Teknoloji ile birlikte mûsikînin yayılması sonucu bu tür ayrımlar zorunlu oldu. Osmanlı döneminde Sultan 3. Selim’in bir bestesini Anadolu’daki herhangi bir kimse bilemezdi. Her bölge kendi mûsikîsini bilirdi. Halk müziği dediğimiz tabir yerine daha evvel “halk şarkısı”, “çöğür müziği”, “kopuz müziği” gibi tabirler kullanıldı. Klâsik Türk mûsikîsine de “saray müziği”, “Payitaht müziği”, “İstanbul müziği” gibi yakıştırmalar yapıldı. Neticede mûsikî dışındaki diğer sanatlarda tür ayrımları isimlendirilmiştir ancak mûsikî için Türk “Sanat” Müziği yerine Klâsik Türk Mûsikîsi tabirini tercih ederim.
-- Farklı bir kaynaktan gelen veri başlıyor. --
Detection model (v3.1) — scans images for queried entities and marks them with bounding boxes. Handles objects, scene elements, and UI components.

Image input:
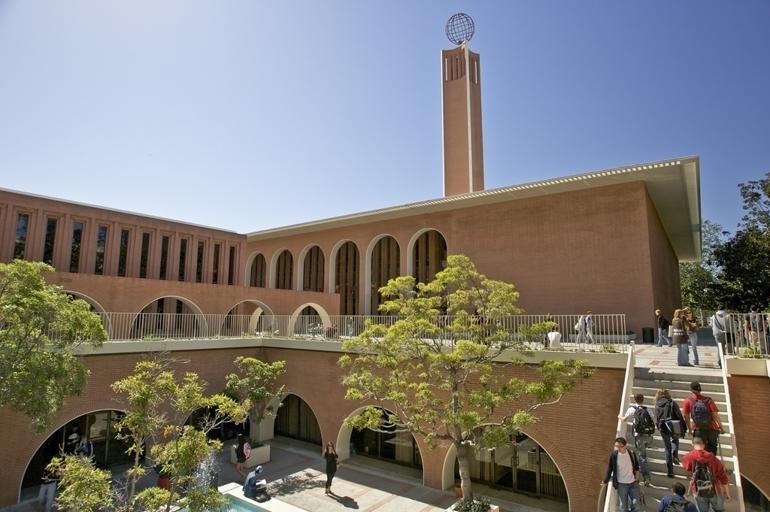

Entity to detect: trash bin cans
[643,327,654,344]
[454,483,462,498]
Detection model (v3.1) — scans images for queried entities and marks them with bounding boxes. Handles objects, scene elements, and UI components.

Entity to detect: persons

Zira “Türk Sanat Tiyatrosu” yahut “Türk Sanat Resmi / Heykeli” diye genel bir isimlendirme gereksiz olacaktır. Toplumun farklı tabakalarına hitap etmesiyle mûsikî eserleri için klâsik veya halk mûsikîsi / müziği ayrımı yapılabilir.
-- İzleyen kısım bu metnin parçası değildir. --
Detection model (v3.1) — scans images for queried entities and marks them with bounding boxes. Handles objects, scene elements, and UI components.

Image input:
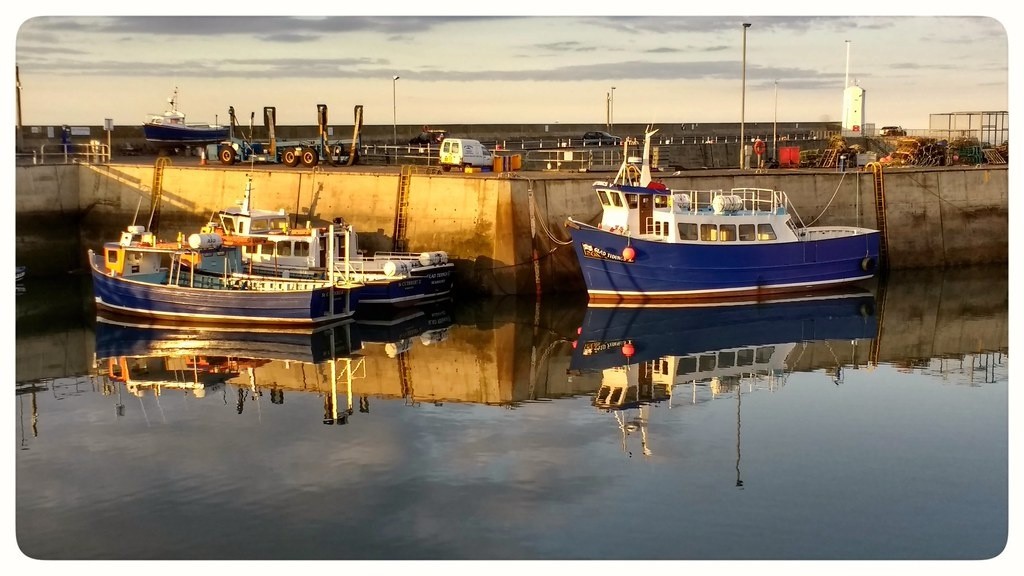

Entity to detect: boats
[144,87,230,145]
[89,178,455,325]
[564,124,884,300]
[564,285,883,460]
[89,300,455,428]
Klasik Türk Müziği’ni, diğer müzik türlerinden ayıran temel unsurlar nelerdir? Bu müzik geleneğini özgün kılan yapı, üslup ve anlayış açısından hangi belirgin farklardan söz edilebilir?

Batı müziğinde sesleri temsil eden işaretlere nota denir, Türk müziğinde bu notalara perde diyoruz. Batı müziğinde nota ve o notanın bir oktav üstü aynı adla isimlendirir, iki nota arasındaki ara sesler de bemol yahut diyezlerle ifade edilir. Türk müziğinde ise neredeyse her perdenin farklı ismi vardır. Batı müziğinde 12 adet ses aralığı kullanılırken Türk müziğinde bu sayı 42’dir. Bizdeki ara perdelerin sayısının fazla olmasının sebebi iki tam nota arasının 9 parçaya bölünmesidir. Ayrıca Batı müziği polifonik yani çok sesli iken Türk müziği monofonik yani tek seslidir. Yani Batı’ya göre müzikte kemâl az nota ile çok seslilik iken bizim müziğimizde çok perde ile tek sesliliktir. Türk müziğinde de gayetle uzun ve büyük formlar olsa da tek ton ve tek akort ile başlayıp biter. Belirli ses gruplarının oluşturduğu diziye Türk müziğinde “makam” denir, Batı müziğindeki 12 eşit aralıklı seslerin dizimine de “gam” denir ve majör ve minör olmak üzere ikiye ayrılır. Seslerin eşit aralıklı olması, eser içinde bu iki gam arasındaki geçişleri kolaylaştırır ve seslerin verdiği duyguları yöneterek çok daha uzun soluklu eserlerin beste ve icrasının önünü açar. Batı müziğindeki iki gam iki farklı tür duyguyu ifade ederken Türk müziğinde makamların psikolojiye olan etkisi ve bu alanda kullanımı daha büyüktür. Batı müziği nota müziği iken Türk müziği seyir müziğidir. Türk müziğinde aynı diziye ve seslere sahip makamların ayrımı nota üzerinde değil; o dizide yapılan inici, çıkıcı ve inici – çıkıcı olmak üzere üç farklı seyirden biri ile yapılır. Klâsik Batı müziği bestelerinde çoğunlukla her tür çalgı için ayrı ayrı notalar bestelenirken Türk müziğinde, orkestradaki her çalgı aynı notayı çalar. Klâsik dönemde, 16. yüzyıla kadar Türk mûsikîsinin sözlü formlarında güftelerden daha çok besteler daha ön planda iken sonraki dönemde güfte ve beste eşit değere sahip olmuştur. Dolayısıyla hikâye anlatımındaki ifade gücü Türk müziğinde hem söz hem de müzikte aranırken Batı müziğinde daha ziyade nağmelerdedir.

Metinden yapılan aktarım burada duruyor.